Continual Learning of Conjugated Visual Representations through Higher-Order Motion Flows
Continual Learning of Conjugated Visual Representations through Higher-Order Motion Flows: A Study on the CMOSFET Model
Academic Background
In the fields of artificial intelligence and computer vision, continual learning from continuous visual data streams has long been a challenge. Traditional machine learning methods typically rely on the assumption of independent and identically distributed (i.i.d.) data, where all training data is static and available during training. However, visual data in the real world is often continuous and non-i.i.d., posing significant difficulties for model training.
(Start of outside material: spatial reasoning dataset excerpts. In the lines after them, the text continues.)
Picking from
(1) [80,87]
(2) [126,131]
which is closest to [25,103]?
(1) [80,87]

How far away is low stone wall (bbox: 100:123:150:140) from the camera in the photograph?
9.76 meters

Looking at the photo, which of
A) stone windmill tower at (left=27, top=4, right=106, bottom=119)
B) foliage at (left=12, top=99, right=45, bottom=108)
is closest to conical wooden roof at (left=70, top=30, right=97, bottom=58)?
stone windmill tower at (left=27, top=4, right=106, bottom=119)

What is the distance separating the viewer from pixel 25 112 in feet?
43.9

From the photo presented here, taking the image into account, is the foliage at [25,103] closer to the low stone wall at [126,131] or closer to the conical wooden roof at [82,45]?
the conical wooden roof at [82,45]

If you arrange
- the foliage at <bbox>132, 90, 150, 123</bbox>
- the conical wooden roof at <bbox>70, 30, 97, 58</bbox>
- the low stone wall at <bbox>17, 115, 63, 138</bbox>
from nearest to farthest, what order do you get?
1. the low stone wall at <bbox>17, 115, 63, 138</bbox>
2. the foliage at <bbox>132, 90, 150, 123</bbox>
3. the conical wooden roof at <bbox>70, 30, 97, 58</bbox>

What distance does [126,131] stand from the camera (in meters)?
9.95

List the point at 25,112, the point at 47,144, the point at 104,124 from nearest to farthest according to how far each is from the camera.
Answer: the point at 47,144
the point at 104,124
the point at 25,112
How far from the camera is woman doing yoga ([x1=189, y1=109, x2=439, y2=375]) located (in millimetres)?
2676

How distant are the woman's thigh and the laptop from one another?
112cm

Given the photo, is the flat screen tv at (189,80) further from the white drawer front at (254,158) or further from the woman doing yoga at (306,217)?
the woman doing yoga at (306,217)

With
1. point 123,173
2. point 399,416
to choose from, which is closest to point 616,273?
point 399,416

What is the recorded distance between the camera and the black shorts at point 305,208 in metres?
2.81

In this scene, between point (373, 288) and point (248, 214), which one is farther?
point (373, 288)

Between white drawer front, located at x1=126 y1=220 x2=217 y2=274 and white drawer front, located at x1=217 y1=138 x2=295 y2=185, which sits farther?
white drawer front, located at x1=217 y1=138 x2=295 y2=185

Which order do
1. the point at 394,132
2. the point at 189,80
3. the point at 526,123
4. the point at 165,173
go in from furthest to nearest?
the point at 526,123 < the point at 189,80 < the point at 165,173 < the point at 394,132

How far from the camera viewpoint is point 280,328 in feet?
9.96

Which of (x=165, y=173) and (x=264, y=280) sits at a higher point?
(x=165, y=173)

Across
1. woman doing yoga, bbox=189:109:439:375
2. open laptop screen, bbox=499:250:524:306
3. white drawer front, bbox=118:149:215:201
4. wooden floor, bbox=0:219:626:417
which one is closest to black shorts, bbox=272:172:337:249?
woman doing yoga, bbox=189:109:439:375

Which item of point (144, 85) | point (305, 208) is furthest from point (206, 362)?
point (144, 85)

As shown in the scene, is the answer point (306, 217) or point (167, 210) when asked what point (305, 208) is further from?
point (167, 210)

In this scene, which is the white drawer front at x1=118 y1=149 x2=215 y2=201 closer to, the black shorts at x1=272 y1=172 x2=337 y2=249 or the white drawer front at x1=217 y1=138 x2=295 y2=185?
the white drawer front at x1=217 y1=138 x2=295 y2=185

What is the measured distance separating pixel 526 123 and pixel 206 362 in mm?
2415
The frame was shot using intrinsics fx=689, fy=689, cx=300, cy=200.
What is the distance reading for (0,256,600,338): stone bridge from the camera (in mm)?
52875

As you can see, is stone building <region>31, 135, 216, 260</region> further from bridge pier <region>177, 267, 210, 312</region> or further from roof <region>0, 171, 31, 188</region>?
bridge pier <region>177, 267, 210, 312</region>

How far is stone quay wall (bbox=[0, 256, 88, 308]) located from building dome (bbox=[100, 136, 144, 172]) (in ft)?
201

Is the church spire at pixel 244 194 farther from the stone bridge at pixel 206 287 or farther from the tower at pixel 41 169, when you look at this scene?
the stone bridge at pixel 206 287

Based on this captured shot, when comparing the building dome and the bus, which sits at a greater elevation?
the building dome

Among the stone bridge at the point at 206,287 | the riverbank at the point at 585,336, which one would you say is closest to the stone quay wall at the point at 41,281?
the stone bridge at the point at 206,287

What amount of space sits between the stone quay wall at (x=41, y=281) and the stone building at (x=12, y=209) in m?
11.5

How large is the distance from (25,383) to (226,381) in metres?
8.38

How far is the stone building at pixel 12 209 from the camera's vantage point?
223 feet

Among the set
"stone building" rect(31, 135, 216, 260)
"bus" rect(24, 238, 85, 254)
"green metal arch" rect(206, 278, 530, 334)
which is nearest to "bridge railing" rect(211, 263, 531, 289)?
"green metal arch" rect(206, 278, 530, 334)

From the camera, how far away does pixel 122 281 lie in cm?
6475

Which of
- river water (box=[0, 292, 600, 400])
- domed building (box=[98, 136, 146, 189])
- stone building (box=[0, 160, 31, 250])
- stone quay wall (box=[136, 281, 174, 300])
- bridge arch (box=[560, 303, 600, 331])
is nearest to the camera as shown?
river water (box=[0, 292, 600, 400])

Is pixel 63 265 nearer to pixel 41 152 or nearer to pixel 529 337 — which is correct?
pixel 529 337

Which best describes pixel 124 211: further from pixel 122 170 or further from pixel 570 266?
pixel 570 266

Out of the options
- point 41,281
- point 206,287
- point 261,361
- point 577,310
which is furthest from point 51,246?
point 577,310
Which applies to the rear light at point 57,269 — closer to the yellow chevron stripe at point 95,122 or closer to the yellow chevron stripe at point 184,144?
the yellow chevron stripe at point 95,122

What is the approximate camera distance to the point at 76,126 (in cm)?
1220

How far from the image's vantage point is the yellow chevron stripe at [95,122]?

Moreover, most existing unsupervised learning methods depend on large-scale offline training datasets, which is fundamentally different from how humans and animals learn through continuous environmental experiences.
To address these issues, researchers Simone Marullo, Matteo Tiezzi, Marco Gori, and Stefano Melacci proposed a novel unsupervised continual learning model called CMOSFET (Continual Motion-based Self-supervised Feature Extractor). The core idea of this model is to guide feature extraction through motion information, enabling online learning from a single video stream. Motion information plays a crucial role in visual perception, as early psychological studies (e.g., the Gestalt principles) have shown that motion is a fundamental cue for visual perception. Therefore, the CMOSFET model estimates multi-level motion flows (from traditional optical flow to higher-order motion flows) to guide feature extraction, thereby achieving continual learning of visual representations.
Source of the Paper
This paper was co-authored by Simone Marullo (Department of Information Engineering, University of Florence), Matteo Tiezzi (Italian Institute of Technology), Marco Gori, and Stefano Melacci (Department of Information Engineering and Mathematics, University of Siena). It was published in the journal Neural Networks in 2025. The paper, titled Continual Learning of Conjugated Visual Representations through Higher-Order Motion Flows, explores how to achieve continual learning of visual representations through higher-order motion flows.
Research Process
1. Model Design
The core of the CMOSFET model is a dual-branch neural network architecture, designed for extracting pixel-level features and estimating pixel-level motion flows. The input to the model is a continuous sequence of frames, each with a resolution of W×H. The goal of the model is to progressively extract robust features from the video stream and estimate motion flows at multiple levels of abstraction.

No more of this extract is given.